--- EXERCISE DESCRIPTION ---
Write out the listing from the line with "City Gateway Charity Organisation" to the line with "Waking the Dead Season 1", both lines included, exactly and nothing beyond. Leave pictures out.

--- DATA SUPPLIED ---

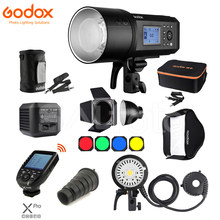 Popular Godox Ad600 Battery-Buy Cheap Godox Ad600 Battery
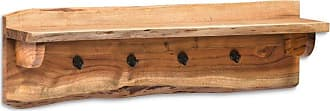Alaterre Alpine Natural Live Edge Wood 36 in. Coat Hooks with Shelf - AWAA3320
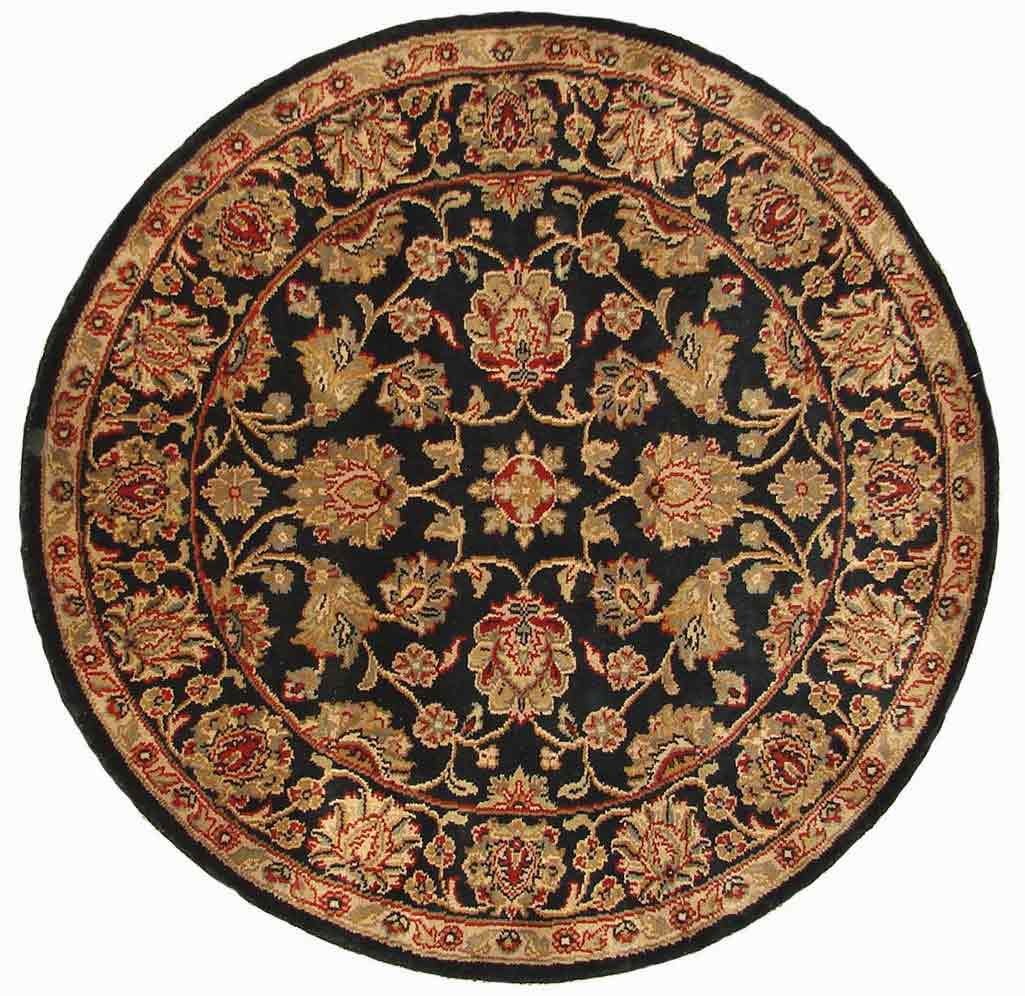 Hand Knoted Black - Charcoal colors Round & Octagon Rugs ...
* * *
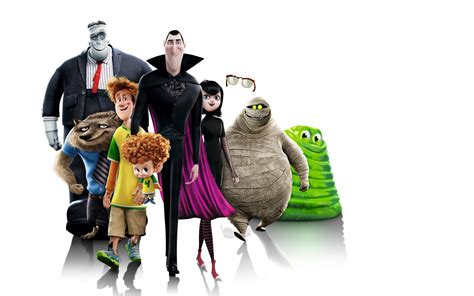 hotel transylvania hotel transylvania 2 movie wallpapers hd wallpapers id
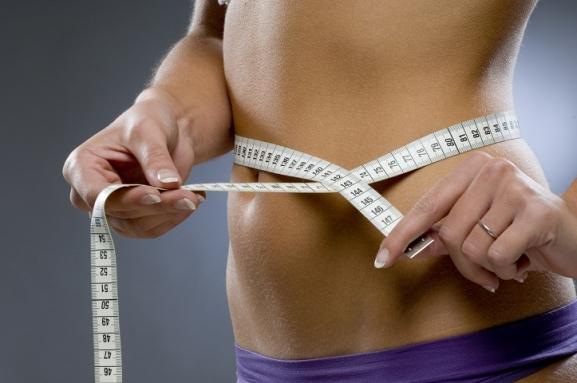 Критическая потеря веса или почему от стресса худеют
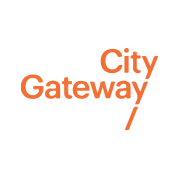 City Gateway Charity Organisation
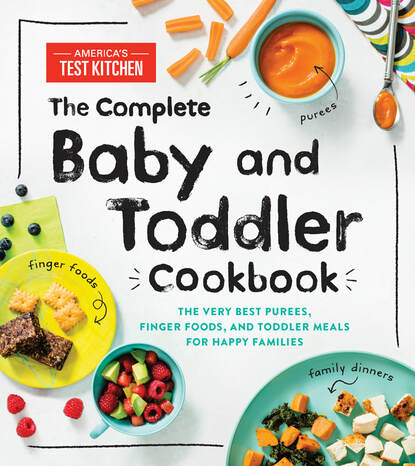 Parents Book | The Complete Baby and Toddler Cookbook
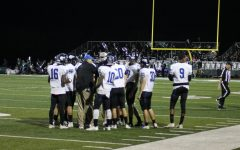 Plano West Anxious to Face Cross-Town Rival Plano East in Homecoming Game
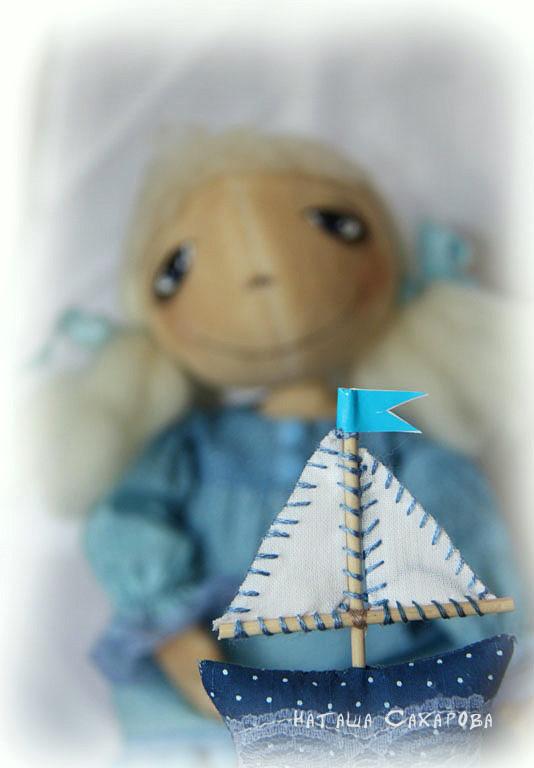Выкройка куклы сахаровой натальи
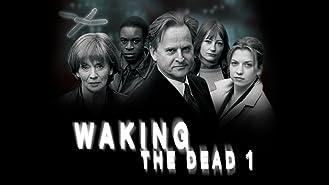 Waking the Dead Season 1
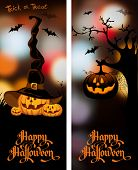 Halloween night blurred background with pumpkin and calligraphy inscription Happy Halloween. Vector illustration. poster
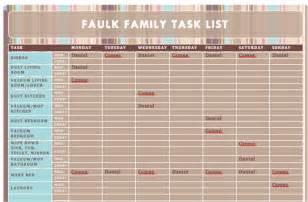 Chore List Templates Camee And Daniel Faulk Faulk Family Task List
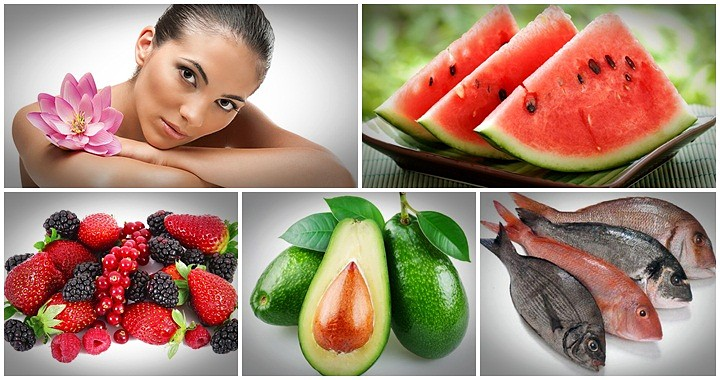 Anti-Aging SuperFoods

--- RESPONSE TO THE EXERCISE ---
 City Gateway Charity Organisation
 Parents Book | The Complete Baby and Toddler Cookbook
 Plano West Anxious to Face Cross-Town Rival Plano East in Homecoming Game
Выкройка куклы сахаровой натальи
 Waking the Dead Season 1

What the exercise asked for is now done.